This page describes the technical details of the ADM1 model implemented in PyADM1ODE and how agricultural substrates are integrated into the model.

PyADM1ODE implements ADM1da (Schlattmann 2011) — an agricultural adaptation of the original ADM1 (Batstone et al. 2002, IWA Task Group). Compared to the classical formulation, this model adds sub-fractioned disintegration, temperature-dependent kinetics, and modified inhibition kinetics for agricultural co-digestion. The implementation reproduces the reference behaviour of SIMBA# biogas 4.2 (ifak Magdeburg) quantitatively (see the Validation page). Where the published ADM1da literature is ambiguous on a specific stoichiometric or kinetic choice, the convention followed by PyADM1ODE is stated explicitly throughout this page.

ADM1 as a Pure ODE System

Unlike the standard ADM1, which is often formulated as a system of differential- algebraic equations (DAE), this implementation is a pure system of ordinary differential equations (ODE).

Key Features

  1. Kinetic acid-base equilibrium: the ionised species (acetate, propionate,
    butyrate, valerate ions, \(\text{HCO}_3^-\), \(\text{NH}_3\)) are carried as dynamic state variables with a very high reaction rate \(k_{A,B} = 10^8\,\text{m}^3\,\text{kmol}^{-1}\,\text{d}^{-1}\). They therefore track the thermodynamic equilibrium essentially in real time, without an algebraic solver having to be invoked inside the ODE step.
  2. Kinetic gas-liquid transfer: \(\text{H}_2\), \(\text{CH}_4\), \(\text{CO}_2\)
    and \(\text{NH}_3\) are transferred to the gas phase via \(k_L a\) rates — no algebraic Henry equilibrium constraint.
  3. 41 state variables: the model carries 41 variables in five blocks:
Block Indices Count Contents
Soluble components 0–11 12 \(S_{su}, S_{aa}, S_{fa}, S_{va}, S_{bu}, S_{pro}, S_{ac}, S_{h2}, S_{ch4}, S_{IC}, S_{IN}, S_{I}\)
Particulate sub-fractions 12–21 10 \(X_{PS\_ch/pr/li}\) (slow), \(X_{PF\_ch/pr/li}\) (fast), \(X_{S\_ch/pr/li}\) (hydrolysable), \(X_I\)
Biomass 22–28 7 \(X_{su}, X_{aa}, X_{fa}, X_{c4}, X_{pro}, X_{ac}, X_{h2}\)
Acid-base / charge balance 29–36 8 \(S_{cat}, S_{an}\), ionised forms \(S_{va^-}, S_{bu^-}, S_{pro^-}, S_{ac^-}, S_{HCO_3^-}, S_{NH_3}\)
Gas phase 37–40 4 \(p_{H_2}, p_{CH_4}, p_{CO_2}, p_{tot}\)

pH calculation

The pH is determined at every evaluation step from the charge balance using a Newton–Raphson iteration:

\[ S_{cat} - S_{an} + (S_{NH4} - S_{NH3}) - S_{HCO_3^-} - \frac{S_{ac^-}}{64} - \frac{S_{pro^-}}{112} - \frac{S_{bu^-}}{160} - \frac{S_{va^-}}{208} + S_{H^+} - \frac{K_w}{S_{H^+}} = 0 \]
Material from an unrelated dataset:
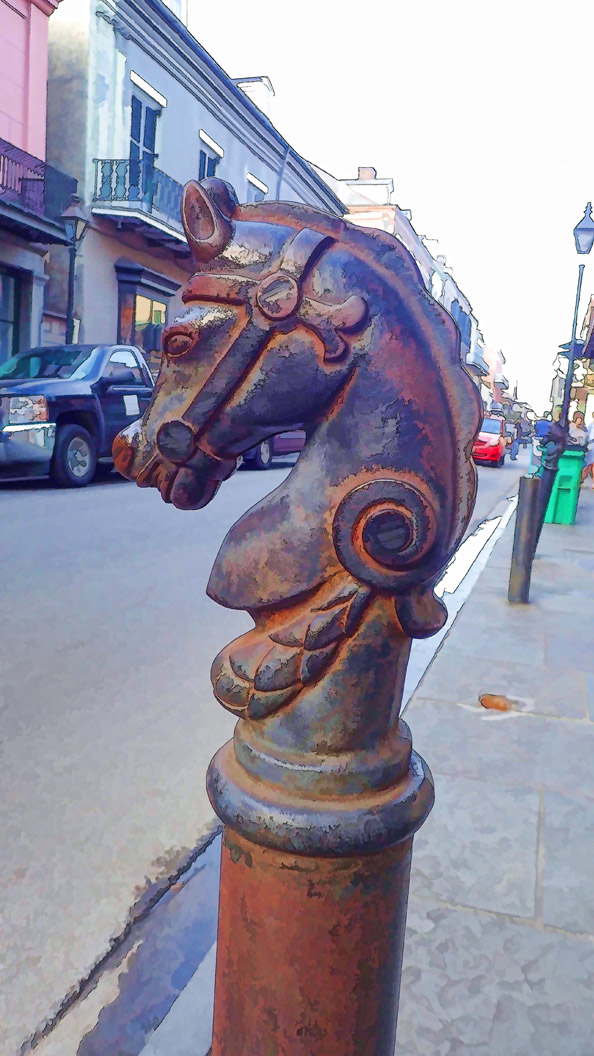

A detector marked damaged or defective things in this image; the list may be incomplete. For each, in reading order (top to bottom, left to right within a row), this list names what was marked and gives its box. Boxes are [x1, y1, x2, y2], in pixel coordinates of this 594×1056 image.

rust patina surface [113, 177, 477, 1051]
rusted metal post [112, 177, 481, 1051]
rusted metal post [507, 477, 539, 604]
Since every contribution on the left-hand side is a state variable, this charge balance is a purely point-wise function of the current state within the ODE step and converges to \([H^+]\) in 5–10 Newton iterations with high accuracy. The fast equilibration of the ionised species via \(k_{A,B}\) ensures the computed pH stays consistent with the thermodynamic acid-base constants.
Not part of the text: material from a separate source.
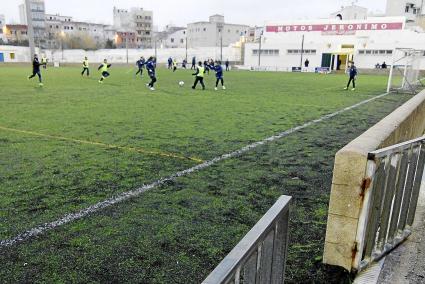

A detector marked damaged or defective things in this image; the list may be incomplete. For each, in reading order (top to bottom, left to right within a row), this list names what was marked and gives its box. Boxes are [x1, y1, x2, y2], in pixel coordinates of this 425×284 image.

rusty metal railing [203, 195, 292, 284]
rusty metal railing [352, 136, 424, 272]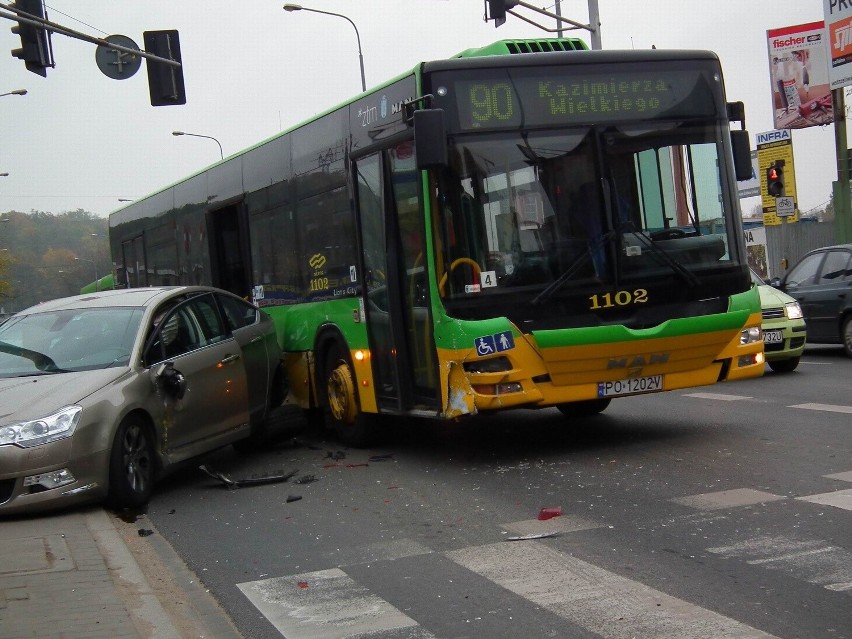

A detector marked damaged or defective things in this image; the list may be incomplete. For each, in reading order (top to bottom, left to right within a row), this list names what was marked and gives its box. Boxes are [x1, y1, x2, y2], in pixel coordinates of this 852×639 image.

damaged silver car [0, 288, 286, 516]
Sub-fractioned disintegration

The most important difference compared to classical ADM1 is the two-pool disintegration instead of the single composite variable \(X_c\):

                     substrate inflow
        ┌─────────────────┼─────────────────┐
        │                 │                 │
   X_PS_ch/pr/li      X_PF_ch/pr/li      X_I (inert)
   (slow pool)        (fast pool)
        │                 │
        │ k_dis_PS=0.04   │ k_dis_PF=0.4
        │ d⁻¹             │ d⁻¹
        ▼                 ▼
             X_S_ch/pr/li (hydrolysable)
                   │ k_hyd ≈ 4 d⁻¹
               S_su / S_aa / S_fa

Routing of the inflow COD to the pools (via Feedstock._calc_concentrations):

Pool Substrate source (Weender + sub-fractioning parameters)
\(X_{PS}\) Crude fibre (always slow pool) plus the share \(f_{sOTS}\) of NFE carbohydrates, proteins, and lipids
\(X_{PF}\) Share \(f_{fOTS}\) of NFE carbohydrates, proteins, and lipids
\(X_S\) Produced by disintegration from \(X_{PS}\) and \(X_{PF}\); never sourced directly from the substrate
\(X_I\) Share \(a_{XI}\) of the total raw organic COD
\(S_I\) Share \(a_{Si}\) of the total raw organic COD (soluble inerts, appear directly in the inflow)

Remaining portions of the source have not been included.